Pseudoscience rears its ugly head

2009/05/21

Given the recent and high-profile focus on Autism Spectrum Disorders (ASDs) and the fact that there is no conclusive evidence to show what causes it, I suppose it was inevitable that the snake oil salesmen would start crawling out of the woodwork. [1] I find it somewhat suspect, to say the least, that none of the major proponents of this new treatment regimen are certified in specialty treatment of ASDs, and while Eisenstein is a practicing family doctor, neither of the Geiers are (one is a geneticist, and the other has a “degree in biology,” whatever that means). Why any rational person would listen to what these three have to say is beyond me, though I suspect that I have already answered my own question: reason does not appear to be the primary consideration on their victims, er, patients’ minds.

Of course, this naturally begs the question: why should my opinion matter in this case, given that I do not even possess any professional medical knowledge? Well, for starters, I can read; shocking, I know, but this ability makes it easy to access professional information that I do not possess myself. See the links below for official information from the CDC regarding ASDs, vaccine safety, and thimerosol. [2][3][4] Now, of course, I realize that this only makes a difference if one actually accepts that the CDC is a source for reliable information; given that there are people who are willing to completely ignore centuries of medical and scientific knowledge, I suppose this will not constitute a compelling argument for such individuals. And, of course, the fact that the very definition of ASDs is continually evolving makes it much easier for proponents of such pseudoscience to make their sensational claims – and get away with doing so. [5]

Part of the problem here is that Autism, for all the intensive focus on it lately, is a developmental and behavioral disorder – that is, the diagnostic criteria is primarily subjective. As with most such disorders, there are no objective scientific tests (such as a chemical marker, for example) that can conclusively indicate that a child suffers from the condition. According to the CDC, there are also at least three conditions (one of which is non-specific) that fall into the broad category of ASDs; similarly broad categories exist for other behavioral conditions, [6] and such conditions are often of unknown origin, as well. Considering that so little is actually known about these sorts of conditions (and, indeed, about what the basic criteria for diagnosing the disorder are), it seems premature, to say the least, for anyone to claim that they have the “miracle” cure – before the condition is fully understood, no less!
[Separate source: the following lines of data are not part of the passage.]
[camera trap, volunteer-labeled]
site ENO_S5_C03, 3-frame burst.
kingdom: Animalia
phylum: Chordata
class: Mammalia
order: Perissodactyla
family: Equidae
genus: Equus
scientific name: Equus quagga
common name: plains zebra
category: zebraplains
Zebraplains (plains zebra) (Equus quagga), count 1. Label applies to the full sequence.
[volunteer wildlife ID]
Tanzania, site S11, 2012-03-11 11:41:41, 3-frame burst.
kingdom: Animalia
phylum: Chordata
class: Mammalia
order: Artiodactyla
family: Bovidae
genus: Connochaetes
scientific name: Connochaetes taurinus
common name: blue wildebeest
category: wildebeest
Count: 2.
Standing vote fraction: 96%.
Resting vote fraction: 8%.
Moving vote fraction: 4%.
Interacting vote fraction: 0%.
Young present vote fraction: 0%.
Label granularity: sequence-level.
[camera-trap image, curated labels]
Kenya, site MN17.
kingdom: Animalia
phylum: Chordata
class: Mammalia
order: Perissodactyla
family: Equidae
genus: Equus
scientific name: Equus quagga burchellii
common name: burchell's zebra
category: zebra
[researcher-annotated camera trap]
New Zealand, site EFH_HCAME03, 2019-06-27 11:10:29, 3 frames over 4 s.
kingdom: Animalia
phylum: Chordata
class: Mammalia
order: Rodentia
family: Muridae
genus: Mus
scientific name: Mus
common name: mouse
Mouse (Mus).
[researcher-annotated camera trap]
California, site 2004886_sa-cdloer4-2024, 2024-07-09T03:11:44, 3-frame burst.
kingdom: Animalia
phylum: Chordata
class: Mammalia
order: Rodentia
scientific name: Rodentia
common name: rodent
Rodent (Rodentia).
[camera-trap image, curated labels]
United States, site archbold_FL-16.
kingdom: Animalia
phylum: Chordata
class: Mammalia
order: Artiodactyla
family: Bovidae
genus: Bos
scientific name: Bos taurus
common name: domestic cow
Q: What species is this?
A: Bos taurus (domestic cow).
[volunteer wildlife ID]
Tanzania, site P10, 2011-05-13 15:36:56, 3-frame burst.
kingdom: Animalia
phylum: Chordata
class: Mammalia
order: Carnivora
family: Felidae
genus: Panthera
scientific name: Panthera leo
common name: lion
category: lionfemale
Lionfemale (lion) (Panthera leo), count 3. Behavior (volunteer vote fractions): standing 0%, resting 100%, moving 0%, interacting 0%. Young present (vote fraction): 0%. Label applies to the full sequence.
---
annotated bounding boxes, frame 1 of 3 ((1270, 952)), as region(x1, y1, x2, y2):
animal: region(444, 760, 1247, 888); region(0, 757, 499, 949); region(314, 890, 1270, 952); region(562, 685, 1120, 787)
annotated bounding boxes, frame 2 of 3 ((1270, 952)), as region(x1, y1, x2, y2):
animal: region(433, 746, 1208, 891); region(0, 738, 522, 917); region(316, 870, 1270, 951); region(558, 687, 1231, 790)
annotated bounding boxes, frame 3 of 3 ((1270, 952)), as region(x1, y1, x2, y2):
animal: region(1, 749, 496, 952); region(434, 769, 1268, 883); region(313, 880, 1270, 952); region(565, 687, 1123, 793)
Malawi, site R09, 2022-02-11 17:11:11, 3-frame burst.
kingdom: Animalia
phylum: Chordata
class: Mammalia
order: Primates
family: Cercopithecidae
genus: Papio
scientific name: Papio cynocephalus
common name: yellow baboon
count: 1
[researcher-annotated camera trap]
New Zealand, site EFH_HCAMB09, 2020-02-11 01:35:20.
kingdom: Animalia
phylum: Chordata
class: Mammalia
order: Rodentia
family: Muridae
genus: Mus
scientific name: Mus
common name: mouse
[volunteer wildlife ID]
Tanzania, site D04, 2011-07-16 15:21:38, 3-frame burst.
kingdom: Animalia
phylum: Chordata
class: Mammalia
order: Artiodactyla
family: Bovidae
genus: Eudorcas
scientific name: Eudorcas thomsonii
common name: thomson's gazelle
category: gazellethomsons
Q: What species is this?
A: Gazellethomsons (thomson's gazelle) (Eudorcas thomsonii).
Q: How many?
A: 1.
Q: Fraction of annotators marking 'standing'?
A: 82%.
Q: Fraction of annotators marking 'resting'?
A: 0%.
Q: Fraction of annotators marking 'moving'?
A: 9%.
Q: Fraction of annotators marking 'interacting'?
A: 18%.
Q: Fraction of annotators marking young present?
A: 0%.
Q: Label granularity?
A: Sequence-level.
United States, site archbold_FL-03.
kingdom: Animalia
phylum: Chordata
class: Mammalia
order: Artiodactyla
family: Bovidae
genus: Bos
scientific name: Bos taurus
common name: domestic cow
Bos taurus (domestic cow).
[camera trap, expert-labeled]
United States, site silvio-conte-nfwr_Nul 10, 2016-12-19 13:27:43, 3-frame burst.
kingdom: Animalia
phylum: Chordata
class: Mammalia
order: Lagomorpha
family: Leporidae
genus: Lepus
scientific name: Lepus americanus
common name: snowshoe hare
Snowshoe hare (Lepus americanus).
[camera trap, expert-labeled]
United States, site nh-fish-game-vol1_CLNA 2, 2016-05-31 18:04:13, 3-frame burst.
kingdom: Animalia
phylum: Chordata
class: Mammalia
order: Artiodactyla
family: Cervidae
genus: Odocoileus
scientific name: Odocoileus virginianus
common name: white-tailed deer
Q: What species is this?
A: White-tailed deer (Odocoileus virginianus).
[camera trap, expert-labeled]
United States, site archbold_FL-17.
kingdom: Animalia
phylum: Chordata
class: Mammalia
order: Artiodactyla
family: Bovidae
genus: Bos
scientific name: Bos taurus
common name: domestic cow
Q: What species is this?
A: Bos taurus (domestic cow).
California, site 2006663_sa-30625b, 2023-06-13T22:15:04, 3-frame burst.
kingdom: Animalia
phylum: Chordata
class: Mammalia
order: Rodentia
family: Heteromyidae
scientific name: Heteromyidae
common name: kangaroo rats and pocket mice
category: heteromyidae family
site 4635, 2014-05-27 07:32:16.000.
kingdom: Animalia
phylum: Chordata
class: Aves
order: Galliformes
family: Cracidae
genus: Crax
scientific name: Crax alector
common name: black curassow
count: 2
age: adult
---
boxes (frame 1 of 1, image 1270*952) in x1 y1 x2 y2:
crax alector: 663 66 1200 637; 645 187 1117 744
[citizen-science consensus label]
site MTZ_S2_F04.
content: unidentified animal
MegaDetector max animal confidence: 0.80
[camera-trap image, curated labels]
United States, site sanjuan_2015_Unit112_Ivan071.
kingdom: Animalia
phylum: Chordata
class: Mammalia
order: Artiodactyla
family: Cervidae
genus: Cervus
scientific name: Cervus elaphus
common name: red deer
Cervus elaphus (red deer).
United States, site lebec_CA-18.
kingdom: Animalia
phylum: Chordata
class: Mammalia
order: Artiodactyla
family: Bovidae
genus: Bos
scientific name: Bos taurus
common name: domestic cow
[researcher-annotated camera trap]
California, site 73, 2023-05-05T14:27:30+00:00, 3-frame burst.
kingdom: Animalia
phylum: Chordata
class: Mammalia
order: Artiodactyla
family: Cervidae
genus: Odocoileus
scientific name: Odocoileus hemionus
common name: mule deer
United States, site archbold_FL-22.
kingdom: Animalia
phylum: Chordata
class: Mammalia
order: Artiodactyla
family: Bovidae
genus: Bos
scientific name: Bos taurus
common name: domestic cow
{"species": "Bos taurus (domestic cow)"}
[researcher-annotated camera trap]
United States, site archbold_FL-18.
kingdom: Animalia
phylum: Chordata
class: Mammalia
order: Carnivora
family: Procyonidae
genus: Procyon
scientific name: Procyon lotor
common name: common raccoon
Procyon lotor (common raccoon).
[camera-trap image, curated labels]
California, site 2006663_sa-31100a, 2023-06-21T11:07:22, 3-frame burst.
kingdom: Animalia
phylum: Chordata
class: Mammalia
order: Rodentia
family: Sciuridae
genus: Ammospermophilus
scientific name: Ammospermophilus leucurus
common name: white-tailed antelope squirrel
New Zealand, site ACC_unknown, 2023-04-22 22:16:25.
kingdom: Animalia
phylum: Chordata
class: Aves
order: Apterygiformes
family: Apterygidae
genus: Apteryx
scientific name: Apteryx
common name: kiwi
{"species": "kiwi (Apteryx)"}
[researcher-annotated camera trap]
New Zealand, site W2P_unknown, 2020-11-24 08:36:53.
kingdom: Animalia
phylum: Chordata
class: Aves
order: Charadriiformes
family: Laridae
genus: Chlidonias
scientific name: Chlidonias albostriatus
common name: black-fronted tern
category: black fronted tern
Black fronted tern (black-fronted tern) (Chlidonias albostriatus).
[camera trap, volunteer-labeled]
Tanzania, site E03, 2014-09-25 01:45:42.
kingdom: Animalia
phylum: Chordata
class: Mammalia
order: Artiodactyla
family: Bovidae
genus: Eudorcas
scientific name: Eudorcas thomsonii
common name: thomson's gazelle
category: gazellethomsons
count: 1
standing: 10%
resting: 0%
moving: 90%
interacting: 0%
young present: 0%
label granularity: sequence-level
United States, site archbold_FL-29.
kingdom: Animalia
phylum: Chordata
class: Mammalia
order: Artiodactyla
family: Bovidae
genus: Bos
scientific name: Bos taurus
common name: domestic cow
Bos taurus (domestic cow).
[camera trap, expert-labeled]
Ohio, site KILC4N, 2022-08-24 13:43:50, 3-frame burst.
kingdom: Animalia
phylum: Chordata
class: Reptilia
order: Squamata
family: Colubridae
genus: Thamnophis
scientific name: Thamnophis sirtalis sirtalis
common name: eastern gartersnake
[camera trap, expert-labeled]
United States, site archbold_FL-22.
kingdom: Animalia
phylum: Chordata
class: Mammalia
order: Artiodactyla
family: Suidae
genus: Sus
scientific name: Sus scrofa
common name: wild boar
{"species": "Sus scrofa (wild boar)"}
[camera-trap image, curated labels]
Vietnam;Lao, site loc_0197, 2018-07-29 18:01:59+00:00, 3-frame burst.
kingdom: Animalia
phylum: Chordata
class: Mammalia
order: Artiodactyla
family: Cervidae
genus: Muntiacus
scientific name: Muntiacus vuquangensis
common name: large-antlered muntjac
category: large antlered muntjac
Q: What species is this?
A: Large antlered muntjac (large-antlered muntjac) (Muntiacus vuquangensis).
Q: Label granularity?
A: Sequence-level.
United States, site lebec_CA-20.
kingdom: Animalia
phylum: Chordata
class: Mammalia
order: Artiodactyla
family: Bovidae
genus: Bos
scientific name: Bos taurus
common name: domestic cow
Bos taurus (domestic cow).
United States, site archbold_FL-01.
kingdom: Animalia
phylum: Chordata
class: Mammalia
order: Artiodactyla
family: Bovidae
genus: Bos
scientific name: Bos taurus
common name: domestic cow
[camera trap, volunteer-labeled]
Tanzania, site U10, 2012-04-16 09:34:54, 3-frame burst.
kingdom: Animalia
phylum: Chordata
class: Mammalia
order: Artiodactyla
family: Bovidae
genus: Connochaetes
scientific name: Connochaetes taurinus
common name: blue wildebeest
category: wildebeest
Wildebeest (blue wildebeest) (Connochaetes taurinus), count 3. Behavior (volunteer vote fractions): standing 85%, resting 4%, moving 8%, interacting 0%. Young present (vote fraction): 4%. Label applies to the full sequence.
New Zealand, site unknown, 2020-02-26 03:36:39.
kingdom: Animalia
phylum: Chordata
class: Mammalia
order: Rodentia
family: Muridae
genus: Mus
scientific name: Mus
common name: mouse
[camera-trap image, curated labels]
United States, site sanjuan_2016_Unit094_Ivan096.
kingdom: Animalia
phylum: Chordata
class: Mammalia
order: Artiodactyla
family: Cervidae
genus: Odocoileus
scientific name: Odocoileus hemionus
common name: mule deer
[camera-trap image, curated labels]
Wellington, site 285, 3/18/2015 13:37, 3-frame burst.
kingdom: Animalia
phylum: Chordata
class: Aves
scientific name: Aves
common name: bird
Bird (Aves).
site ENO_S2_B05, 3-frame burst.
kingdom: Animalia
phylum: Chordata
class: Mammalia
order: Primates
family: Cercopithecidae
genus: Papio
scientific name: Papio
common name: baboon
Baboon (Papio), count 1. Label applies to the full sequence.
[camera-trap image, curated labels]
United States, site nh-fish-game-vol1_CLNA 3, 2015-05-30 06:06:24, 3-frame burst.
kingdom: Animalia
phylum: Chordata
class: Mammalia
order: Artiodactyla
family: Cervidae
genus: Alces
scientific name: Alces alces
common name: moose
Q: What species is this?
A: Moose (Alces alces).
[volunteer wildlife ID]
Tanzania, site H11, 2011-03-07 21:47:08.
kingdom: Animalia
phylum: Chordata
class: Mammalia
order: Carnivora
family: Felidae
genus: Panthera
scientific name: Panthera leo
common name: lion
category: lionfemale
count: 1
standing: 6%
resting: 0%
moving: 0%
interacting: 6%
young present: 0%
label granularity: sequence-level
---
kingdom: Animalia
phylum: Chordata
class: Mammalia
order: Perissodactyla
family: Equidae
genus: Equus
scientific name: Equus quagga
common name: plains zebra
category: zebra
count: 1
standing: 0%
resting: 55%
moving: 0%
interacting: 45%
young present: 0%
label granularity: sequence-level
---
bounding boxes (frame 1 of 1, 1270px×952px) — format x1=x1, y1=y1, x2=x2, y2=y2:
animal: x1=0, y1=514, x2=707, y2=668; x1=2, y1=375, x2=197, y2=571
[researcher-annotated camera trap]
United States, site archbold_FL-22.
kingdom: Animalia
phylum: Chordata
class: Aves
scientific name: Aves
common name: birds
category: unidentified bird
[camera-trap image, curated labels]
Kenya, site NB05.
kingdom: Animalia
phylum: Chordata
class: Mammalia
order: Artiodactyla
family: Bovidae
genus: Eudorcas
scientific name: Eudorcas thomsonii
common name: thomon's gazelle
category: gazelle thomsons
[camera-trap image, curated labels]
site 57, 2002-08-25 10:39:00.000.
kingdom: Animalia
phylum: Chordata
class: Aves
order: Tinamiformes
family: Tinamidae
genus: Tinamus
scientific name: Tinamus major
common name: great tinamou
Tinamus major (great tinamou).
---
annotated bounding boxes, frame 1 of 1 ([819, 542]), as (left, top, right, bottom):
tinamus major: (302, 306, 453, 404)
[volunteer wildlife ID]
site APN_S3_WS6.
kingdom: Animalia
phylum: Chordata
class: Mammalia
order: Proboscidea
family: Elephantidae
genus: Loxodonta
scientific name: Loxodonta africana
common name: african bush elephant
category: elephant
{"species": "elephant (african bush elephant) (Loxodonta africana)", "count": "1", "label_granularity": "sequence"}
I do not mean to sound insensitive about this (or any other behavioral) condition, but partaking of unproven treatments based not on true scientific merit, but upon claims that merely say exactly what these parents want to hear is a recipe for disaster. That such charlatans prey on the instinct that often renders parents most vulnerable to suggestion (namely, their desire to alleviate the suffering of their children) makes their actions that much more despicable. I truly hope that, should such a place actually exist, there is a special place in Hell for those who make these sorts of claims, particularly if the treatments they espouse prove to be harmful.

Notes:

[1]: Chicago Tribune article, 21 May 2009.

[2]: Overview of Autism Spectrum Disorders here, from the CDC website.

[3]: Overview of Measles, Mumps, & Rubella (MMR) Vaccine and possible connections to Autism here, from the CDC website.

[4]: Overview of Thimerosol use in vaccines here, from the CDC website.

[5]: I suspect that the category of ASDs called Pervasive Developmental Disorder – Not Otherwise Specified (PDD-NOS) makes it that much easier to make believable pseudoscientific claims about the disorder.

[6]: Bipolar Disorder (which I strongly suspect I have) is also considered a “spectrum” disorder, namely that there are many separate (but possibly related) conditions that fall into the broad category; there is also a Not Otherwise Specified (NOS) category, which encompasses conditions present in individuals who do not fit within the standard definition of the other disorders. See here for the American Psychiatric Association descriptions of Mood Disorders (including Bipolar Disorder).